Rhythm Therapeutics reported positive topline results from two pivotal Phase 3 clinical trials evaluating setmelanotide, the company’s melanocortin-4 receptor (MC4R) agonist, for the treatment of pro-opiomelanocortin (POMC) and leptin receptor (LEPR) deficiency obesities. Both studies met their primary endpoints and all key secondary endpoints, demonstrating a statistically significant and clinically meaningful effect on weight loss and reductions in insatiable hunger, or hyperphagia, in patients with POMC and LEPR deficiency obesities.
Both trials were multicenter, open-label, single-arm trials that evaluated the efficacy and safety of setmelanotide for approximately one year in participants with either POMC or LEPR deficiency obesity who were 6 years of age and older. Subsequent to screening and dose titration, patients received 12 weeks of therapeutic dose. This was followed by an eight-week blinded, drug withdrawal phase and then 32 weeks of therapeutic dose to complete approximately one year of treatment. The primary endpoint in both studies assessed the percentage of participants who reached at least 10 percent weight loss as compared to historical controls in this population using an exact binomial comparison.
Eight of 10 patients with POMC deficiency obesity achieved the primary endpoint of greater than 10 percent weight loss over approximately one year. The mean reduction from baseline in body weight for POMC deficiency obesity patients was -25.4 percent and the mean reduction from baseline in most hunger rating for POMC deficiency obesity patients was -27.8 percent. In addition, 50 percent of the POMC deficiency obesity patients in the trial met or exceeded a 25 percent improvement in self-reported hunger scores. Mean weight loss for these patients was 31.9 kg, or 70.2 pounds, over one year on therapy.
Five of 11 patients with LEPR deficiency obesity achieved the primary endpoint of greater than 10 percent weight loss over one year. The mean reduction from baseline in body weight for LEPR deficiency obesity patients was -12.5 percent and the mean reduction from baseline in most hunger rating for LEPR deficiency obesity patients was -41.9 percent. In addition, 72.7 percent of the LEPR deficiency obesity patients in the trial met or exceeded a 25 percent improvement in self-reported hunger scores. Mean weight loss for these patients was 16.7 kg, or 36.8 pounds, over one year on therapy.
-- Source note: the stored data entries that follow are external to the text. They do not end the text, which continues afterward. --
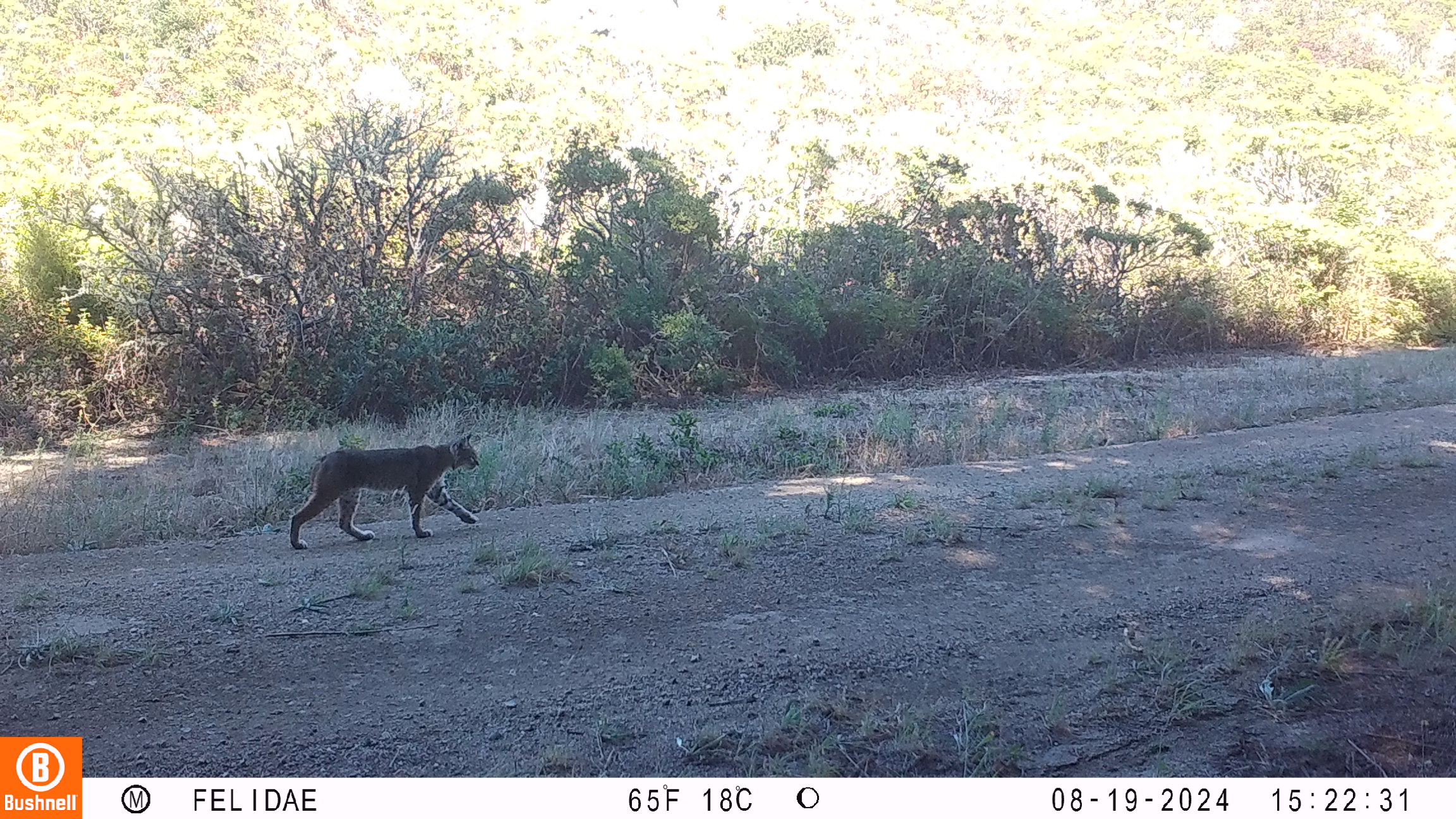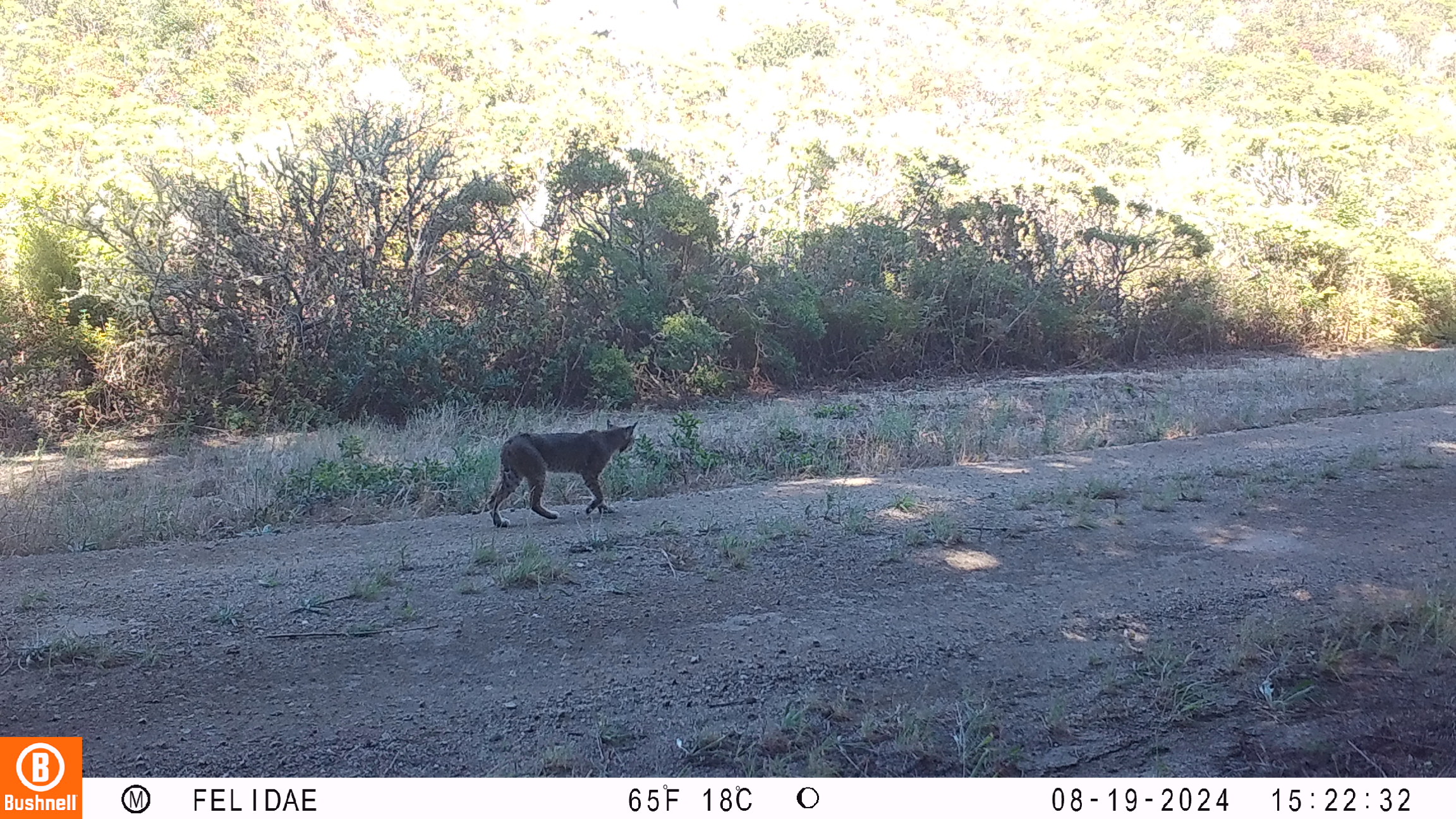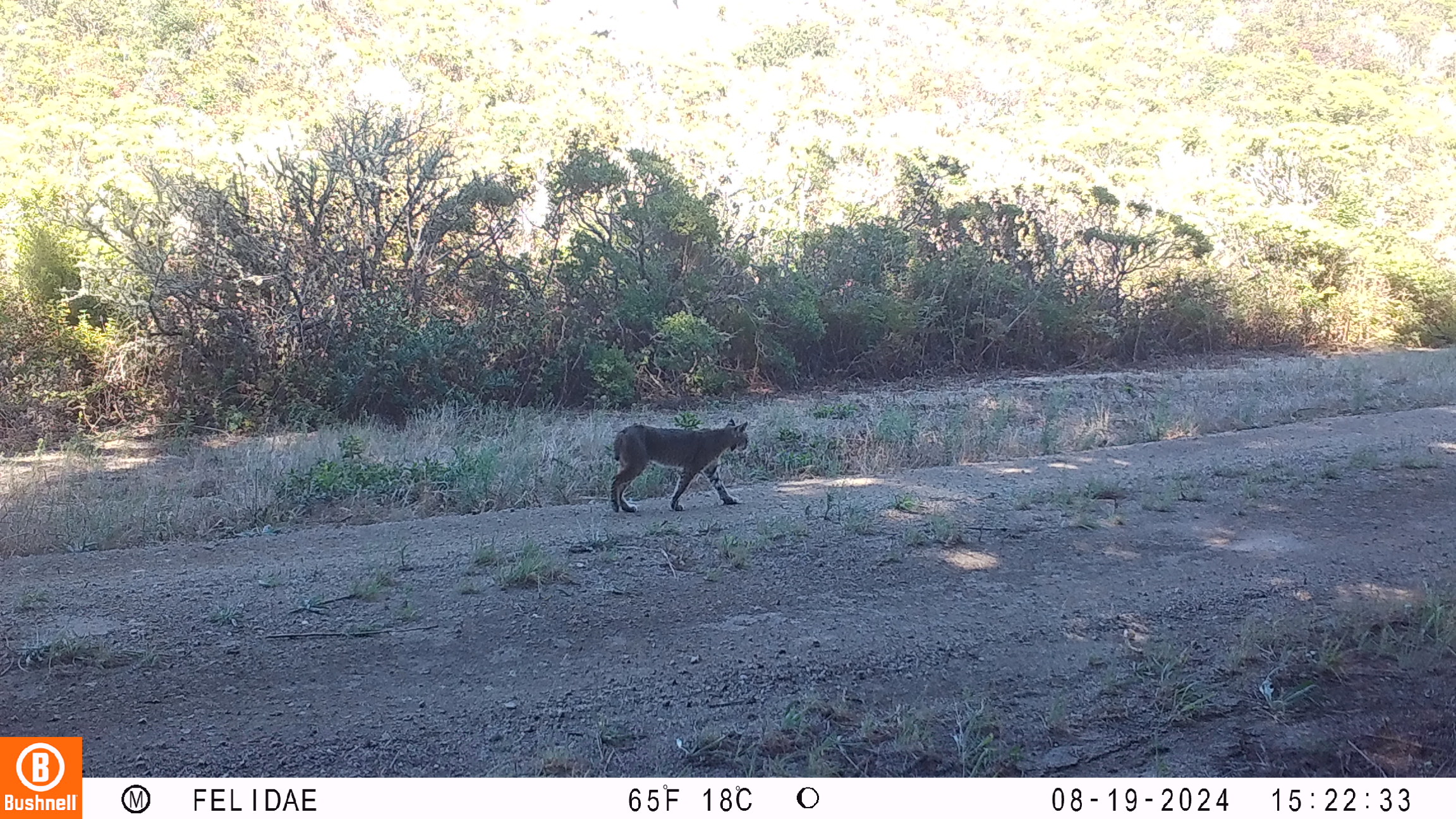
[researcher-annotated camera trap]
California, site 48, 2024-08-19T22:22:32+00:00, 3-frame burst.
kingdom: Animalia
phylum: Chordata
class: Mammalia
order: Carnivora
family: Felidae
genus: Lynx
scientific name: Lynx rufus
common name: bobcat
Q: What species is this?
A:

Setmelanotide was generally well-tolerated in both trials. The most common adverse events were injection site reactions, nausea and vomiting, and increased hyperpigmentation.
Based on this data, Rhythm is on track to complete submission of a rolling New Drug Application (NDA) to the U.S. FDA that will cover both POMC and LEPR deficiency obesities late in the fourth quarter of 2019 or the first quarter of 2020. Rhythm intends to request priority review of the application.
The FDA has granted Breakthrough Therapy designation to setmelanotide for the treatment of obesity associated with genetic defects upstream of the MC4 receptor in the leptin-melanocortin pathway, which includes POMC deficiency obesity, LEPR deficiency obesity, Bardet-Biedl syndrome, and Alström syndrome. The European Medicines Agency has also granted PRIority MEdicines (PRIME) designation for setmelanotide for the treatment of obesity and the control of hunger associated with deficiency disorders of the MC4R pathway.
About Rare Genetic Disorders of Obesity
Rare genetic disorders of obesity are characterized by severe, early-onset obesity and insatiable hunger known as hyperphagia. The MC4R pathway is a key part of the biological process responsible for regulating hunger and body weight. Variants in many different genes within the MC4R pathway are associated with several rare genetic disorders of obesity. POMC deficiency obesity is a disorder caused by variants in the POMC or PCSK1 genes that can often lead to severe obesity beginning early in life, insatiable hunger, endocrine abnormalities, including adrenocorticotropic hormone deficiency and mild hypothyroidism, red hair and light skin pigmentation. LEPR deficiency obesity is a disorder caused by variants in the LEPR gene that can often lead to severe obesity beginning early in life, insatiable hunger, and endocrine abnormalities, including hypogonadotropic hypogonadism and hypothyroidism.
Setmelanotide is a potent MC4R agonist in development for the treatment of rare genetic disorders of obesity. Setmelanotide activates MC4R, part of the key biological pathway that independently regulates energy expenditure and appetite. Variants in genes within the MC4R pathway are associated with unrelenting hunger and severe, early-onset obesity. Rhythm is currently developing setmelanotide as a replacement therapy for patients with monogenic defects upstream of MC4R, for whom there are no effective or approved therapies.